Em meio ao acirramento da crise institucional no Supremo Tribunal Federal (STF), o senador Nelsinho Trad (PSD-MS), que preside a Comissão Mista de Controle de Atividades de Inteligência (CCAI), anunciou que vai convocar uma sessão extraordinária. O objetivo do encontro é debater os relatórios de inteligência que acabaram por amplificar o conflito no âmbito da Suprema Corte brasileira.
A realização da reunião está programada para ocorrer na próxima semana, com data exata ainda a ser definida pelos parlamentares. A convocação ocorre após intensa pressão exercida por parlamentares bolsonaristas, que exigem que o Senado Federal se debruce de maneira aprofundada sobre o tema sensível.
Antes de formalizar a marcação do encontro, o senador Nelsinho Trad manteve comunicação direta com o presidente do Senado, Davi Alcolumbre (União-AP). Deputados responsáveis por assinar o requerimento que pedia a reunião pretendem aproveitar o debate para criticar a postura adotada pelo STF e reiterar pedidos de impeachment contra ministros da corte.
A recente turbulência no Supremo teve início com a revelação de mensagens trocadas entre o ex-banqueiro Daniel Vorcaro e o ministro Alexandre de Moraes. O cenário, contudo, agravou-se consideravelmente com o afastamento do diretor-geral da Polícia Federal (PF), Andrei Rodrigues, desdobramento motivado pela divulgação de um relatório de inteligência que indicava o suposto monitoramento do ministro André Mendonça.
Nos bastidores legislativos, tramita no Senado um projeto de lei que propõe a proibição do uso de relatórios de inteligência em investigações de natureza criminal.
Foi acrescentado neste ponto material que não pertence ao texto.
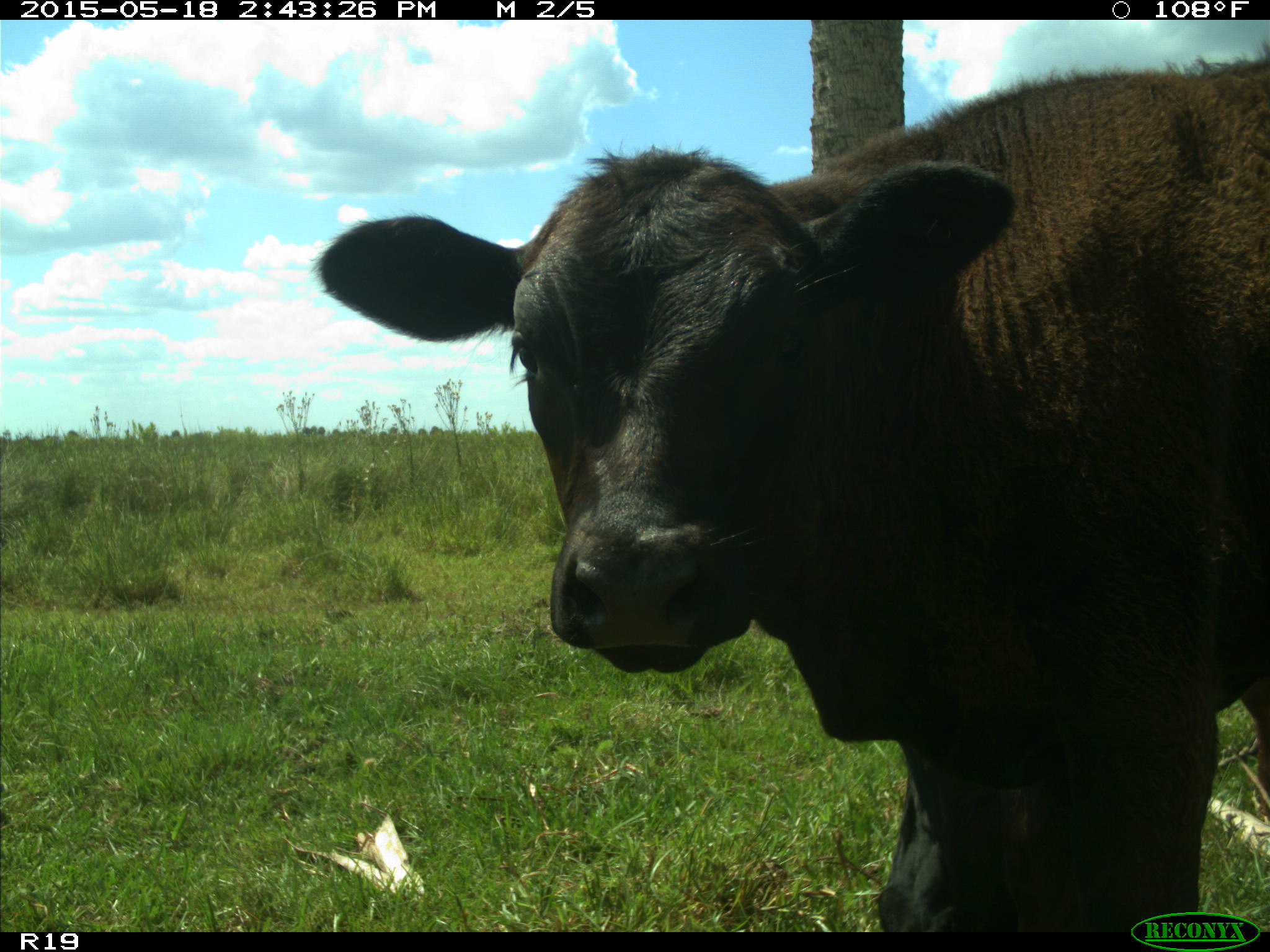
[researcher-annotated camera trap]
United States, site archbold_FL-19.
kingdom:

A proposta visa regulamentar de forma mais rígida a atividade de inteligência no país, embora o governo federal tenha conseguido articular o adiamento da votação da matéria.
Ao comentar a iniciativa da comissão, Nelsinho Trad ressaltou a importância da prudência institucional. ‘A CCAI é um órgão de Estado e precisa cumprir seu papel com equilíbrio, responsabilidade e respeito às instituições. Não cabe antecipar julgamentos nem politizar a atuação da comissão’, declarou o senador à coluna.